§ **Given request**: Identify each line below that contains the word "nearer", and copy every such line.

# start of Data section

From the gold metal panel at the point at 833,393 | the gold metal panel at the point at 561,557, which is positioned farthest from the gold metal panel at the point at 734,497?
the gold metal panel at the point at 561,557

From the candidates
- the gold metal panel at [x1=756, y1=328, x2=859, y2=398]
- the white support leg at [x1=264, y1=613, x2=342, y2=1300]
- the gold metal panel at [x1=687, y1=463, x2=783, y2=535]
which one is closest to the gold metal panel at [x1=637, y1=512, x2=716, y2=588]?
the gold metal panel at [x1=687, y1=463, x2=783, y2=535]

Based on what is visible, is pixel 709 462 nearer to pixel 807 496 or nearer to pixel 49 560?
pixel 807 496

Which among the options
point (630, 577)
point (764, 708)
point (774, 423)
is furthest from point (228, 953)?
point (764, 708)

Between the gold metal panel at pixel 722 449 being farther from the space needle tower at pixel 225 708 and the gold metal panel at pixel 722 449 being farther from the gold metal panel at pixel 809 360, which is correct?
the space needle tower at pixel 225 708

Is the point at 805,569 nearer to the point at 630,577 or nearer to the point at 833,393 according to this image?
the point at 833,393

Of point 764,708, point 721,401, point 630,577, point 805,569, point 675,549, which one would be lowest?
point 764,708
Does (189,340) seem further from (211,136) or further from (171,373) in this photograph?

# end of Data section

§ **Solution for this task**:
Based on what is visible, is pixel 709 462 nearer to pixel 807 496 or nearer to pixel 49 560?
Is the point at 805,569 nearer to the point at 630,577 or nearer to the point at 833,393 according to this image?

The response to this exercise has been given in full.